■ **What this task involves**
In the post on combining pyannote.audio and ECAPA, what similarity score was reached when matching Alex Hormozi's voice?

■ **Reading text**
How I Combined pyannote.audio and ECAPA to Build Voice Intelligence
Ok, here’s the deal.
When I stopped improving talktothegame.felo5.com and began rebuilding askthegame.felo5.com, I didn’t just want to transcribe podcast episodes. I wanted not just “what was said”, but who said it, and to remember that voice across time.
That’s where most diarization tools fall short. They segment speech well, but they forget who everyone is once the file ends. I needed memory. So I built it.
Diarization vs. Speaker Recognition (And Why I Needed Both)
There’s a key distinction here that changed how I approached the problem:
- Diarization answers: "Who spoke when?"
- Speaker recognition answers: "Who is each speaker?"
Most diarization pipelines (like pyannote.audio) are amazing at segmenting audio by speaker turns. But they don’t persist speaker identity across files. Every new episode resets the speaker labels.
And that’s not enough when you’re trying to track people like Alex Hormozi across dozens of interviews.
Why I Use pyannote.audio
Let me be super clear — I love pyannote.audio. It’s not the problem.
In fact, I use it as the first step of my pipeline. It tells me:
- When a speaker starts and stops
- Where the boundaries are
- How many unique speakers are there
So yes, I use Pyannote, but I just don’t stop there.
Why I Add ECAPA-TDNN from SpeechBrain
This is where ECAPA-TDNN comes in (from speechbrain/spkrec-ecapa-voxceleb
). ECAPA doesn’t care about timestamps. It gives me speaker embeddings — unique voiceprints I can reuse across episodes.
So once I have Pyannote segments, I feed those into ECAPA to answer:
“Which known speaker is this?”
It’s like matching fingerprints, but for voice.
I matched Alex Hormozi with 89.92% similarity over a 63-minute episode. That’s not segmentation. That’s memory.
The Hybrid Architecture I’m Running Now
Here’s what’s actually happening behind the scenes:
- pyannote.audio: Segments audio into speaker turns (“who spoke when”)
- ECAPA-TDNN (SpeechBrain): Matches each segment to a known voiceprint (“who is it?”)
- Hybrid Mapping: Merges pyannote’s segments with ECAPA’s identities
- Memory Layer: Stores and reuses speaker identities across all future episodes
I didn’t replace Pyannote. I extended it.
💡 Why This Architecture Matters
This setup gives me:
- Timestamps for accurate transcription alignment
- Voiceprints for speaker tracking
- Persistent identity across episodes
- A modular system that I can tune at every level
Instead of one black box, I built three composable engines:
- A segmentation engine (pyannote)
- An identity engine (ECAPA)
- A memory layer (my custom logic)
That’s the real value.
What I Can Do Now
- Pull every time Alex Hormozi mentions a keyword
- Track recurring guests without manual tagging
- Build speaker-specific summaries
- Extract trends per person, not per file
This isn’t diarization. It’s a voice intelligence layer. And it’s just getting started.
☕️ TLDR
I use pyannote.audio to segment speech.
I use ECAPA to identify who’s speaking.
I built a memory layer to track voices across time.
Now I don’t just have transcripts.
I have context.
And that’s everything.
– Benoit Meunier

■ **Given data**
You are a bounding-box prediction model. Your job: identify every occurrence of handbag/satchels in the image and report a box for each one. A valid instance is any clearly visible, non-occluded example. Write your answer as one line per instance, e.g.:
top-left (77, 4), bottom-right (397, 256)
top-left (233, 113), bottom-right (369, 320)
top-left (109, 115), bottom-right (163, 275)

■ **Problem solution**
89.92%, over a 63-minute episode.